__Problem__:
Reproduce every line of the rows below word for word, omitting the pictures.
* * * *
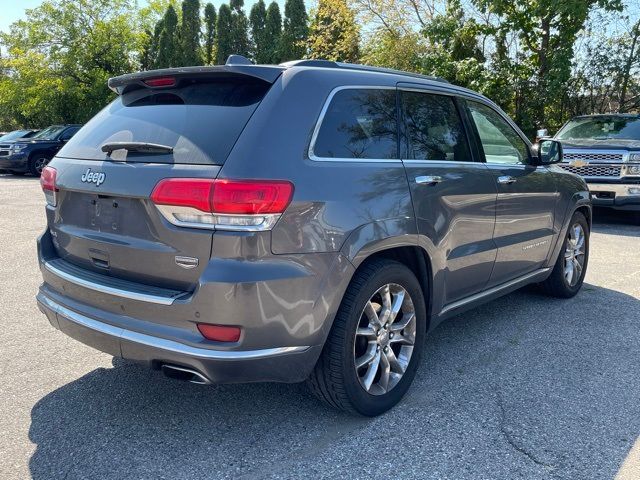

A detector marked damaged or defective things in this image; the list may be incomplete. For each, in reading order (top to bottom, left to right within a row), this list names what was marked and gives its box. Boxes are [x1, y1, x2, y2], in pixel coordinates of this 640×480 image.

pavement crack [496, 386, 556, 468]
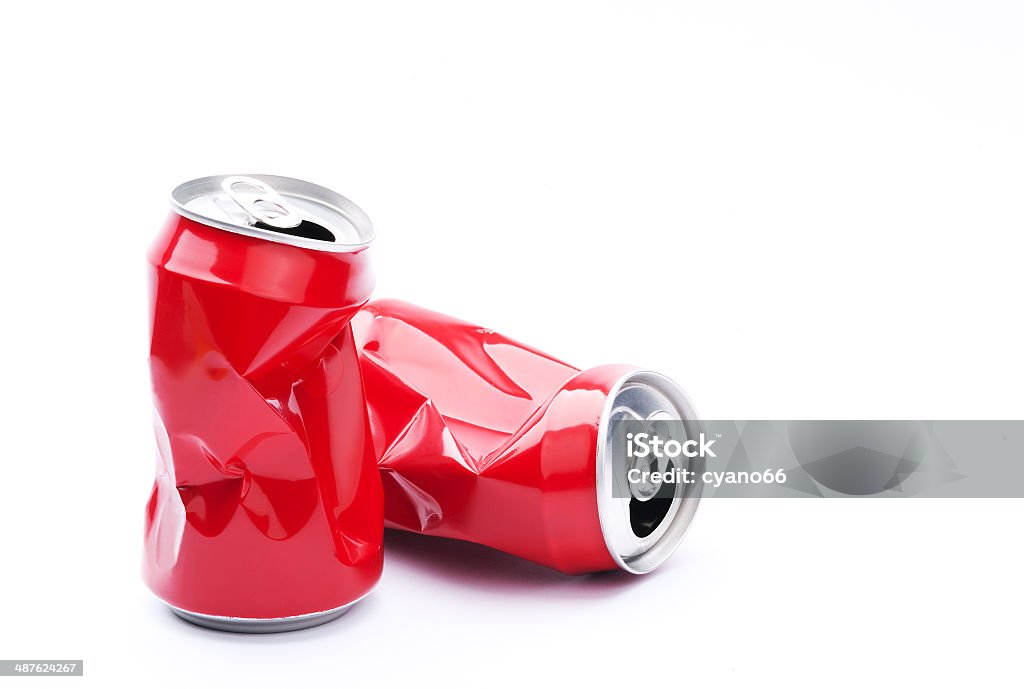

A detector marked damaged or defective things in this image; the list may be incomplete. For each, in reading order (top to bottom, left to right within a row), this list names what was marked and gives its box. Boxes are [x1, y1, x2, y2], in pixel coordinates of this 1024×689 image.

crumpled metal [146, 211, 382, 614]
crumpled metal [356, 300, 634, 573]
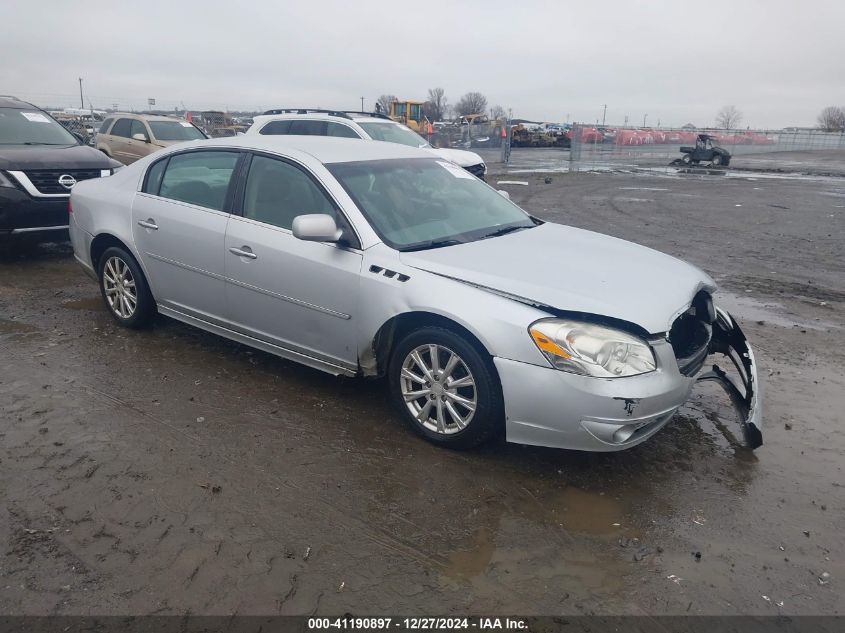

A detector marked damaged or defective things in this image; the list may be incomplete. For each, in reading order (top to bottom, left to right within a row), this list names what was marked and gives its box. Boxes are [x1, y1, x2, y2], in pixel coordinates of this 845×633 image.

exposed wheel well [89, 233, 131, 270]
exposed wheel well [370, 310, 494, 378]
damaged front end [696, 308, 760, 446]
* * * *
__Final answer__:
A detector marked damaged or defective things in this image; the list may be incomplete. For each, in reading order (top to bottom, left to right within a row), this list names what was marked and gives its box. Boxes are [x1, y1, x2, y2], in pixel coordinates of this 640×480 image.

pavement crack [496, 386, 556, 468]

A detector marked damaged or defective things in this image; the list may be incomplete. For each, in reading order (top to bottom, left to right within a row), this list names what was marked and gives its box. Boxes are [x1, y1, x2, y2], in pixel coordinates of this 1024×689 image.

crumpled metal [146, 211, 382, 614]
crumpled metal [356, 300, 634, 573]

A detector marked damaged or defective things in this image; the list may be incomplete. For each, in reading order (top to bottom, left to right within a row), this list names what was marked and gives its box. Boxes are [x1, y1, x2, y2], in pixel coordinates of this 845×633 image.

exposed wheel well [89, 233, 131, 270]
exposed wheel well [370, 310, 494, 378]
damaged front end [696, 308, 760, 446]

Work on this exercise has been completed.